When I decided to ditch a successful career in the Air Force to go to law school in 1994, and couldn’t afford a house, Mom was the one who stepped up to cosign on the note and mortgage so I’d have a place to live. When I went through that phase when I thought I’d rather write papers and teach business law than actually practice business law, Mom never wavered in her support for that crazy idea. School and education were always presumptively a good thing.


Much later this focus on education even colored our faith walk. Around the time Mom and Bobby were ensconcing themselves in this church community, I wrestled with call and ended up in seminary. And Mom joined in that journey, remotely from Texas, by learning with me—if I stumbled on some interesting theological cul-de-sac based on a new translation of the New Testament, we pondered over it on our Sunday afternoon calls. I sent her Bart Ehrmann’s analysis of what scripture never made it into the Bible and why. She sent me the works of scholars who didn’t treat these questions of religious faith as such a left brain, analytical exercise as I tended to make it. Her Franciscan to my Jesuit. In the end, her faith walk carried her through some extremely difficult times as her health failed and her world got smaller. Mine led out the church door, I reckon.


It doesn’t matter who got it right. The important thing is that we studied and pondered and debated the ideas that shaped our lives, from the first time she put a book in front of her three year old son through the very end of our time together. It was our common thread.


Which was, I guess, part of our system of mutual support. Mom wasn’t much past twenty when I was born; we basically grew up together. Dad was gone most of every week for work, and to the extent I look back on an ideal childhood it was the time the three of us spent together-Mom, Katie, and me—that provided the memories.


Mom disciplined a little, and loved a lot.


And we had each other’s back (this would be Point Three, for those keeping track), sometimes literally in the sense that she found herself standing between me and danger, and I did the same for her, during some crazy times in our house growing up. We always protected each other, always stood up for each other. In that way, again, I was really grateful when Bobby came into the picture, and I knew Mom was always going to be safe, to be okay.


Neither Katie nor I ever spent much time broke and worried when we first started out in the world, because she bailed us out more than once. With no strings attached.
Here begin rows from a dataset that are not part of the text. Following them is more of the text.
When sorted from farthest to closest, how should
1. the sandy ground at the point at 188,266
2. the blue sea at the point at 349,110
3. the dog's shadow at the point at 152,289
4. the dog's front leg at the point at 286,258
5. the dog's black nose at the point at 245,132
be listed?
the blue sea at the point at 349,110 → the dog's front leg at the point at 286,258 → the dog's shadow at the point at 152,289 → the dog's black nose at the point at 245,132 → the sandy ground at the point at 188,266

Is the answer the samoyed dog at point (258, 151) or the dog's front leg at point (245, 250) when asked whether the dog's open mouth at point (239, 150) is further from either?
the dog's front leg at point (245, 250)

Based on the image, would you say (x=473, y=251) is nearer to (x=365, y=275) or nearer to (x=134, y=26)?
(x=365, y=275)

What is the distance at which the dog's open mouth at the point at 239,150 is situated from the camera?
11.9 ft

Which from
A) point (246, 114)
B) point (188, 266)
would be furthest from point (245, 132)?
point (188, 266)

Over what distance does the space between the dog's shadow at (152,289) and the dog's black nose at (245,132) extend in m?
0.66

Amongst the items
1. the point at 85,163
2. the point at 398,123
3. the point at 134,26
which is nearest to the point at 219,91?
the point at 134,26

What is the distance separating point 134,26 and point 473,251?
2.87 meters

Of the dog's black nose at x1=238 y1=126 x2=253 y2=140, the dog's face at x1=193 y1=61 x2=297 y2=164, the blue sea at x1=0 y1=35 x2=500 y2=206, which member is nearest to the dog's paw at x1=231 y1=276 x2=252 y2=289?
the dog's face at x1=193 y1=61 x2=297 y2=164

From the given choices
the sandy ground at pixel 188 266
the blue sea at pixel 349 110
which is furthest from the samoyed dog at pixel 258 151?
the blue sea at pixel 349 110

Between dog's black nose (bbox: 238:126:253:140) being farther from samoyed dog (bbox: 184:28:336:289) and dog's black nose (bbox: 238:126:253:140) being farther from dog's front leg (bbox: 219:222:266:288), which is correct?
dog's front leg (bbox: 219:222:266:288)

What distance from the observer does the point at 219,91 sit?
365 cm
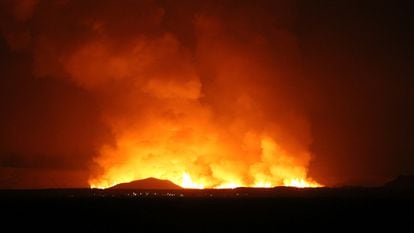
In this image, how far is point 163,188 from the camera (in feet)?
519

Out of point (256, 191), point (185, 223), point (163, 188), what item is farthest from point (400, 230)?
point (163, 188)

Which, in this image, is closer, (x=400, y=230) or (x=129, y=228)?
(x=400, y=230)

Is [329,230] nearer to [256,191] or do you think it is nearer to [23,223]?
[23,223]

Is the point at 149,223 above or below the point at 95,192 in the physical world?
below

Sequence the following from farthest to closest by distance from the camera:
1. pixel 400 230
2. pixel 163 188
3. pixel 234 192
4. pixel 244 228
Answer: pixel 163 188
pixel 234 192
pixel 244 228
pixel 400 230

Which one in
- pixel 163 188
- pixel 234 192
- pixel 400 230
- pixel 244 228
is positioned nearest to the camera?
pixel 400 230

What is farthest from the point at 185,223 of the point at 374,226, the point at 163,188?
the point at 163,188

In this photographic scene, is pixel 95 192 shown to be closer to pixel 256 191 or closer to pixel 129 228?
pixel 256 191

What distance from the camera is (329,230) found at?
44.9 meters

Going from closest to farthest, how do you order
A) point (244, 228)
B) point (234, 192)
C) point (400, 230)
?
point (400, 230) < point (244, 228) < point (234, 192)

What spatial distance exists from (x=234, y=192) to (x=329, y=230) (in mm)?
91360

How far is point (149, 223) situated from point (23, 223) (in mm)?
10189

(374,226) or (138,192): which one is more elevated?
(138,192)

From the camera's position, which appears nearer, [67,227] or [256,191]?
[67,227]
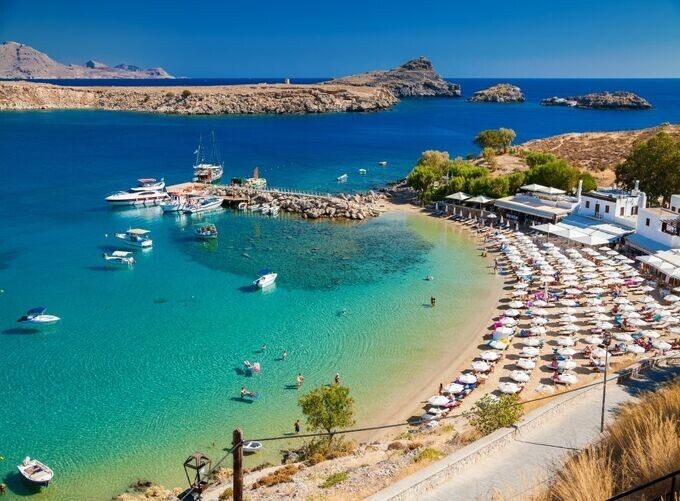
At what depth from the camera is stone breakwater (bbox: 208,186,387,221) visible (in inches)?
2354

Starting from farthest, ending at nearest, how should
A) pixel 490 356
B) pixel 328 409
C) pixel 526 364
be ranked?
pixel 490 356
pixel 526 364
pixel 328 409

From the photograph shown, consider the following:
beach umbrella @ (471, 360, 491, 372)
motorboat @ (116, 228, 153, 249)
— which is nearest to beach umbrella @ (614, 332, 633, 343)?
beach umbrella @ (471, 360, 491, 372)

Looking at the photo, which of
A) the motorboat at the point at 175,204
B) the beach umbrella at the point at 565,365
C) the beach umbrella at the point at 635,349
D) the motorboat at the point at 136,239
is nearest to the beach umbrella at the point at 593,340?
the beach umbrella at the point at 635,349

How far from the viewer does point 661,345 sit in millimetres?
27422

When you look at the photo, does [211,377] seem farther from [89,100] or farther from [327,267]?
[89,100]

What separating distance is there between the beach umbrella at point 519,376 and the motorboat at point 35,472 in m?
19.4

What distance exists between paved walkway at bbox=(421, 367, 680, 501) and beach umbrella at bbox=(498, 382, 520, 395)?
3793 millimetres

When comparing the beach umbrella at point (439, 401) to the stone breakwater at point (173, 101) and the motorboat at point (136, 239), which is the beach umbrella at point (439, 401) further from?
the stone breakwater at point (173, 101)

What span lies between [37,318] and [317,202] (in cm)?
3416

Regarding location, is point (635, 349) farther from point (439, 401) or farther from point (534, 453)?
point (534, 453)

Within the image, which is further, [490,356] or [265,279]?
[265,279]

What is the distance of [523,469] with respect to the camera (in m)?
16.0

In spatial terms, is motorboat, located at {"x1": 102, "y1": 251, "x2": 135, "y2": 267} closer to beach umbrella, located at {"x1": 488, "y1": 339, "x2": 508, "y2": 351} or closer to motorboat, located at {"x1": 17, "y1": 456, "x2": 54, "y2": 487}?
motorboat, located at {"x1": 17, "y1": 456, "x2": 54, "y2": 487}

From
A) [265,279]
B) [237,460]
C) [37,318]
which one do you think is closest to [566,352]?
[265,279]
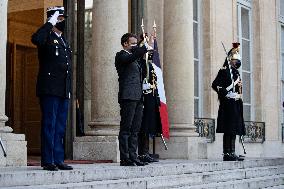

Perhaps the thing I’m most grateful for, as I look back on our life together, was how she reacted when I called with the rather awkward news that a very long marriage had ended, and I was in love for the first time in my life. Mom had been on the most painful end of a story with some of the same elements, decades ago. How would she react?


Well, how would you expect? She extended nothing but grace and love to me at a moment when I was most vulnerable, then went beyond that by welcoming Peg into the family with open arms and an enthusiasm that wasn’t feigned. She loved Peg, and one of her happiest days was spent a little over five years ago, the day she met Peg and drove her around McKinney and out to a ladies’ lunch in the old downtown. I was afraid of being a pariah; instead, Peg immediately became a beloved daughter-in-law.


That was Mom. There’s a whole soundtrack in my life that will always be her. I’m hoping I picked up a little of the grit she showed to pull herself out of what could have been an early life disaster and ready excuse for a mediocre life, and instead go on to lecture and write books and hug the necks of who knows how many kids she helped become their best selves. There’s the person who was my best friend for so, so many years, who was my sister’s best friend right up until Kate returned the love by helping take care of Mom when she could no longer take care of herself.


I’ve not scratched the surface here of the person we all knew and loved, each with our own story of how she made our lives better. I wish I’d done better up here, but I had to at least try. I owed that to Mom.


-Eulogy delivered 8.26.23 at Trinity Presbyterian Church, McKinney, Texas.